> But you have a DB that everyone knows. 3rd party tools work. Developer on-boar...

marcos100 · on Oct 6, 2021

If you're throwing everything the customer have input then you have a poor written application.

Not inserting bad data is much better than trying to make sense of inconsistent data because you don't know what is true or not.

lmm · on Oct 7, 2021

Validating consumer input is good. Throwing it on the floor when it fails validation is bad. You want to separate "accept the consumer's input" from "validate it", which is something that's very hard to do in RDBMSes.

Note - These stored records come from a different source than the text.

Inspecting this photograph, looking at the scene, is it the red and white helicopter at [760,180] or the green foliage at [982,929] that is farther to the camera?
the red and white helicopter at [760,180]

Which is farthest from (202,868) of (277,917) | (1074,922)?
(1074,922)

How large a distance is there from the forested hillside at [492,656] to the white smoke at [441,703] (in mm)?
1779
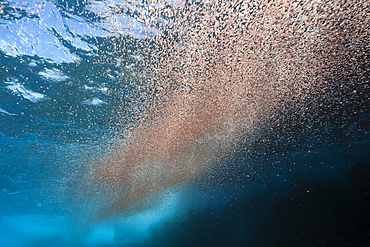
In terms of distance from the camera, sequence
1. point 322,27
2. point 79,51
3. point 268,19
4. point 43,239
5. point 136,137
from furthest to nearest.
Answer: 1. point 43,239
2. point 136,137
3. point 79,51
4. point 322,27
5. point 268,19

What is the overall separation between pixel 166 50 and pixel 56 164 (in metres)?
13.5

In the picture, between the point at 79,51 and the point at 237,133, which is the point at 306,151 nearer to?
the point at 237,133

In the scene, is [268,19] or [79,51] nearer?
[268,19]

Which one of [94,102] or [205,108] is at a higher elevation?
[94,102]

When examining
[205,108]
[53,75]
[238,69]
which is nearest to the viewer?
[238,69]

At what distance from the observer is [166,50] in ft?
16.5

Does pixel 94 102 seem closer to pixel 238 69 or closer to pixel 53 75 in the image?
pixel 53 75

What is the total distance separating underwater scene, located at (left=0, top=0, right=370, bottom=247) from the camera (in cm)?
434

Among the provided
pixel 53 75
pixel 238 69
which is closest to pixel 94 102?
pixel 53 75

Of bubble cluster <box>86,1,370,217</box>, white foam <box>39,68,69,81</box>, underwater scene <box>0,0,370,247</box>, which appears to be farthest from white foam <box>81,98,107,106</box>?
bubble cluster <box>86,1,370,217</box>

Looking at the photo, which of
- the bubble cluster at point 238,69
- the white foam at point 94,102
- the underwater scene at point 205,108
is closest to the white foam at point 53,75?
the underwater scene at point 205,108

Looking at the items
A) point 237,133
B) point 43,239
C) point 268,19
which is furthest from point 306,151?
point 43,239

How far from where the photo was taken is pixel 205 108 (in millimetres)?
7348

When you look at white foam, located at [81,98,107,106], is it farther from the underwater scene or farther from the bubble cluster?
the bubble cluster
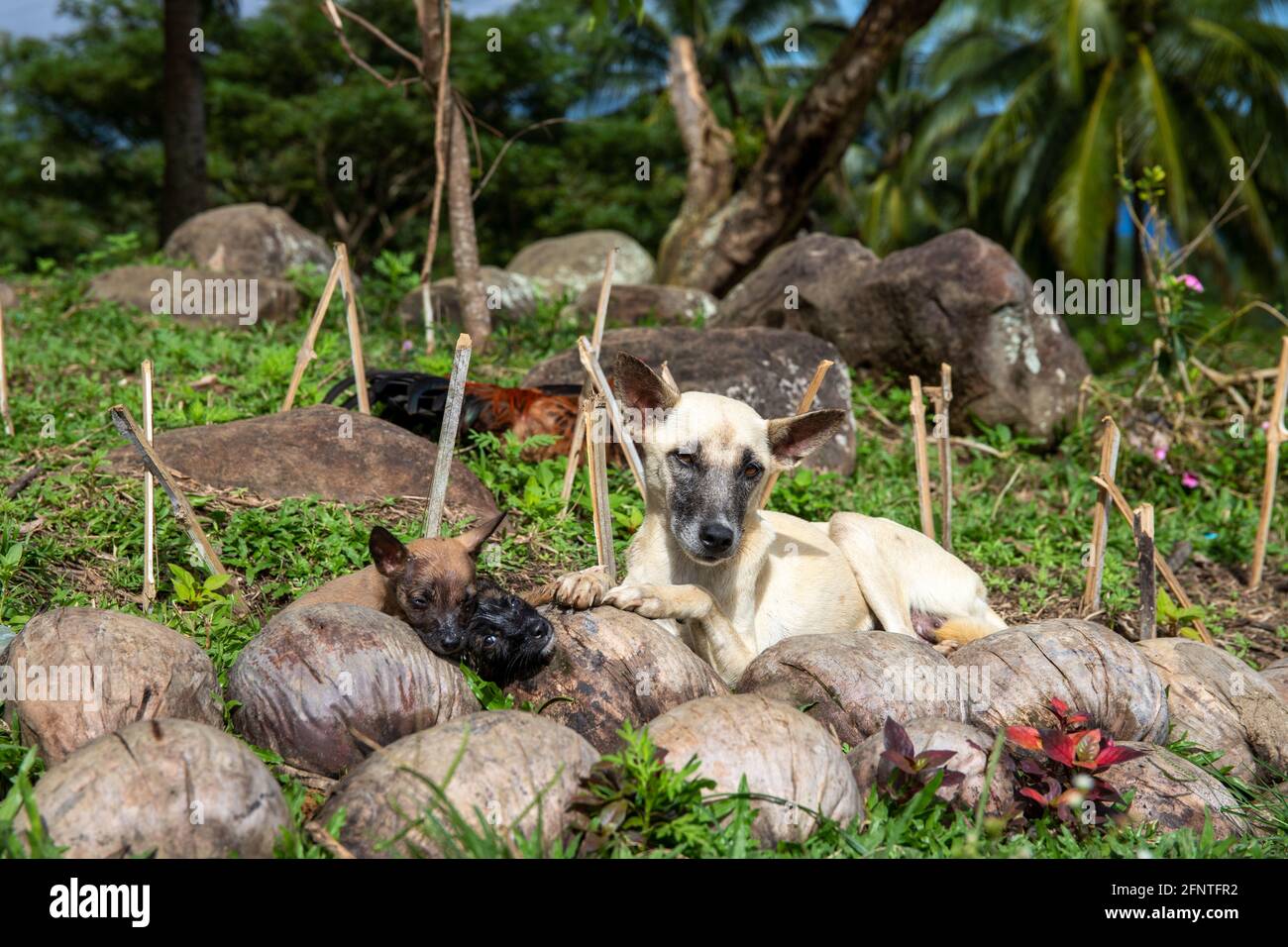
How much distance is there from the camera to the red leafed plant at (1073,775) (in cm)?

EdwardDiego · on Oct 6, 2021

> Only because you drop data on the floor if it's inconsistent, which is rarely a good enough solution in the real world. E.g. someone tries to add a customer but the city has been deleted in the meantime -> they get an error, and the system throws away everything they input about the new customer. You end up having to implement your own dead letter queues etc. and do all the work you would with a NoSQL datastore.

What. Who's letting people delete random shit out of the DB? Why is the origin of this data not validating against the actual data from the DB before sending data?

"Hey we have to ensure that customers are selecting valid cities.

We have a list of cities in the DB. Let's ensure we cache the cities in the api server so that we're not hitting the DB for every page load for data that will very rarely, if ever, change.

Especially since we revoked Dave's DELETE permissions after that last time he deleted stuff from a production database."

lmm · on Oct 6, 2021

> Why is the origin of this data not validating against the actual data from the DB before sending data?

It's on the client side, so it can't hold an open transaction with the server. It can validate against a previous version of the list of cities, but there's always the possibility of a delete happening in parallel.

(And if your answer is to use a delete flag rather than actually deleting a row, then you're undermining the referential integrity constraints that were supposed to be the whole point of using a relational database)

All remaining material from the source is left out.